Aufgabenstellung:
• a. Wie viel Regen fiel laut dem Text über den Taifun Hagibis in Tokyo innerhalb von 24 Stunden?
• b. Schreib aus dem Text über den Taifun Hagibis die Stelle von „Das Hauptaugenmerk liegt“ bis einschließlich „über die Ufer.“ wortgetreu ab.

Lesetext:
+-------+
Das Hauptaugenmerk liegt unter anderem auf dem Tamagawa, dem Tama-Fluss, der Tokyo von Kawasaki trennt. Man ist sich der Gefahr durch den Tama-Fluss bewusst und hat riesige Retentionsflächen geschaffen – an vielen Stellen gibt es bis zu 500 Meter zwischen den Deichen, obwohl der Fluss in normalen Zeiten nur ein paar dutzend Meter breit ist. Doch heute war es zu viel: Der Fluss trat nachts bei Musashi-Kosugi und Futako-Tamagawa, zwei extrem beliebte Wohngegenden, über die Ufer.
In Sachen Sicherheitsaufwand dürfte Hagibis alle Rekorde gebrochen haben: Alle Flüge wurden gestrichen, alle Bahnlinien stellten spätestens gegen Mittag den Verkehr ein. Autobahnen wurden gesperrt. So ziemlich alle Läden, auch die 24-Stunden-Convenience Stores wurden geschlossen. Es kam zu Hamsterkäufen – Brot und Wasser waren am 11. und 12. Oktober absolute Mangelware im Grossraum Tokyo. Die Hauptstadt kam komplett zum Stillstand. Auch medial wurde der Taifun zum Grossereignis: Alle Sender berichteten streckenweise nonstop nur über das Geschehen.
Das besondere an diesem Taifun war, dass vor dem Eintreffen des Zentrums bereits unglaubliche Mengen Regen fielen – in Tokyo rund 500 mm innerhalb von 24 Stunden, also so viel, wie in Berlin innerhalb eines Jahres fällt. Das Taifunzentrum gab vielen Flüssen danach den Rest. Hinzu kam, dass der Landfall mit der Flut einherging, was zu einer Springflut führte.
Und als ob das alles noch nicht reichen würde, gab es auch noch ein stärkeres, deutlich spürbares Erdbeben.
Als Geograph muss ich allerdings definitiv meinen Hut vor den japanischen Stadtplanern ziehen: Angesichts der Gewalt des Taifuns ist der Schaden verhältnismässig gering. Allerdings ist dies der zweite schwere Taifun, der in dieser Saison direkt auf Tokyo trifft. Das ist kein Zufall: Ein Taifun nährt sich von warmen Meerwasser, und die Meerestemperatur vor der japanischen Pazifikküste ist in den vergangenen Jahren deutlich angestiegen.
+-------+
Angezeigte Daten:
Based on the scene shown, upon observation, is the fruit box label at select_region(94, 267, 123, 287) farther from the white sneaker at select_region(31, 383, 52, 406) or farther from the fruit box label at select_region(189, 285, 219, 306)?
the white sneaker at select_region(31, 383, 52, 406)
+-------+
Lösungen:
• a. Rund 500 mm.

• b.
Das Hauptaugenmerk liegt unter anderem auf dem Tamagawa, dem Tama-Fluss, der Tokyo von Kawasaki trennt. Man ist sich der Gefahr durch den Tama-Fluss bewusst und hat riesige Retentionsflächen geschaffen – an vielen Stellen gibt es bis zu 500 Meter zwischen den Deichen, obwohl der Fluss in normalen Zeiten nur ein paar dutzend Meter breit ist. Doch heute war es zu viel: Der Fluss trat nachts bei Musashi-Kosugi und Futako-Tamagawa, zwei extrem beliebte Wohngegenden, über die Ufer.